Toutefois, ses manières n’avaient rien d’arrogant et sa voix possédait un charme confortable qui le rendait agréable à écouter. Il accueillit avec simplicité le respect qui lui était dû. Couvrant Guiora d’éloges pour ses vertus et ses prières, avant même que ce dernier puisse prononcer un mot, il fit preuve d’autant d’habileté que de sagesse. Il poursuivit en racontant qu’il avait dû s’arrêter en chemin dans de nombreuses synagogues.
— Dans toutes je répète cette vérité : que nous autres du sanhédrin, à Jérusalem, nous ne nous rendons pas assez souvent dans les villages d’Israël afin d’y respirer l’air de notre peuple. Et ainsi, ajouta-t-il avec un sourire, chacun peut voir que seul un souci ordinaire me conduit jusqu’en Galilée. C’est aussi la raison, mes amis, pour laquelle il me faut voyager avec un esclave et une mule, sinon, cela paraîtrait suspect. D’ailleurs, je ne vais pas rester longtemps chez toi ce soir, Yossef. J’ai promis au rabbin de Nazareth de dormir chez lui. Je vous retrouverai ici demain matin et nous pourrons parler autant que vous le désirez.
Il prit à peine le temps de boire un gobelet avant de reprendre le chemin du village. Ce qui, au fond, soulagea chacun. En particulier Halva et Miryem, qui craignaient, outre le nombre croissant de bouches à nourrir, de devoir affronter des manières dont elles ignoraient tout.
Toutefois, lorsque Nicodème, sa mule et son esclave eurent quitté la cour, un silence embarrassé s’installa. Matthias le rompit avec un petit grognement amusé.
— Si demain les mercenaires sont là pour nous prendre, nous saurons pourquoi.
Les autres le dévisagèrent, alarmés.
— J’ai toujours été opposé à sa venue, intervint Barabbas avec un regard de reproche à Joachim.
Le jeune rabbin Jonathan protesta :
— Vous avez tort de dire cela. Je connais Nicodème. Il est honnête et plus courageux que son apparence ne le laisse supposer. En outre, il n’est pas mauvais d’entendre l’opinion d’un homme qui connaît les coulisses du sanhédrin.
— Si tu le penses… soupira Barabbas.
*
* *
Au soir, alors que la nuit était bien avancée et qu’Halva et elle tombaient de fatigue après avoir rangé et lavé la maison dans la lumière chiche des lampes, Miryem, incapable de s’expliquer clairement son intuition, eut soudain la conviction que toutes les paroles qui seraient prononcées le lendemain n’aboutiraient à rien.

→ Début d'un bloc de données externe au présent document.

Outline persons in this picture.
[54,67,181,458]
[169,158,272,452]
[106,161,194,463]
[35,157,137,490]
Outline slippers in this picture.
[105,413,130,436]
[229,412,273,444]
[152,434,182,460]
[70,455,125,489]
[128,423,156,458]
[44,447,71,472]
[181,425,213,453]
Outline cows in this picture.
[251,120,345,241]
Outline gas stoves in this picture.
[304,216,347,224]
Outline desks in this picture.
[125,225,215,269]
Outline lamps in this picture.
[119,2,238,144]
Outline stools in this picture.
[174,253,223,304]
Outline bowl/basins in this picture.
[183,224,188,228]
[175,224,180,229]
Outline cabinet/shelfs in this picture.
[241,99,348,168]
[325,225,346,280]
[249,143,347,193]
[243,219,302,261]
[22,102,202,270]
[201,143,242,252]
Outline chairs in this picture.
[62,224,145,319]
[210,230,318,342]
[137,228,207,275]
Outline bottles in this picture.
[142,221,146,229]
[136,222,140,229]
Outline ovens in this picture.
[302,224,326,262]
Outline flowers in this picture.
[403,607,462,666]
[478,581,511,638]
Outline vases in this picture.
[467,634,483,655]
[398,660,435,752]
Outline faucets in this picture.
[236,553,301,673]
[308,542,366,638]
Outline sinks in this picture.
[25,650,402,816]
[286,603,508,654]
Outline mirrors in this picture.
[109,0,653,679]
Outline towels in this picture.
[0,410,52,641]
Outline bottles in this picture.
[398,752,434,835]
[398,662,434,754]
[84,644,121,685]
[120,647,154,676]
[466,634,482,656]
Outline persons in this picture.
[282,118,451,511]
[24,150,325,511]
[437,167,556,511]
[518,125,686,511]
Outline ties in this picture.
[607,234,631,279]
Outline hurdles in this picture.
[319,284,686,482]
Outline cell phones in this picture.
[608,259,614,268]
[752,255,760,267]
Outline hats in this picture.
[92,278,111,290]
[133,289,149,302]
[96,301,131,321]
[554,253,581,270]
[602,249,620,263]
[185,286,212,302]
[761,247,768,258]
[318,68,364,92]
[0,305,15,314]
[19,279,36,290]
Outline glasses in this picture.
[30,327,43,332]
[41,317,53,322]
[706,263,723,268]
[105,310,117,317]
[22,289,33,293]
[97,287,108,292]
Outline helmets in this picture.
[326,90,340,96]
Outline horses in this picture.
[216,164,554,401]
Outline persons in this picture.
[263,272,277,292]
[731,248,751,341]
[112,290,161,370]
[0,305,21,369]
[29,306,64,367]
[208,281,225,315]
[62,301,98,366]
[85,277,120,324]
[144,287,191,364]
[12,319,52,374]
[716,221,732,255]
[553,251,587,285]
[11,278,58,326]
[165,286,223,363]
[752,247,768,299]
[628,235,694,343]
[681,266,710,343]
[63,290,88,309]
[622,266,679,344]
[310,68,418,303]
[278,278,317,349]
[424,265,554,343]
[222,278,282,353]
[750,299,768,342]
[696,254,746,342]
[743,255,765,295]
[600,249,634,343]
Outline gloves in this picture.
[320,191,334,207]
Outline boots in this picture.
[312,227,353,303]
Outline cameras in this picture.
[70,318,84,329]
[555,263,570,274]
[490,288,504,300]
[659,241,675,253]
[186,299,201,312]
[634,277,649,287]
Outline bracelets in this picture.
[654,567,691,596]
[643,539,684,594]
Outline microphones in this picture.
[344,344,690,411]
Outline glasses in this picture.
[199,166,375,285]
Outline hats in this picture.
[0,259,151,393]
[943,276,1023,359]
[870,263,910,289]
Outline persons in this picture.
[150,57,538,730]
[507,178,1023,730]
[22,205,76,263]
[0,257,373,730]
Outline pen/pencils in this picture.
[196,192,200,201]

Allongée dans le noir près des enfants, dont le souffle régulier était comme une caresse, elle se reprocha durement cette pensée. Son père Joachim avait eu raison de convier ces hommes. Joseph d’Arimathie avait raison de soutenir la présence de Nicodème. Même la présence « du Guiora », comme le nommait Abdias, était une bonne chose. Barabbas se trompait. Plus les hommes étaient différents, plus ils devaient se parler.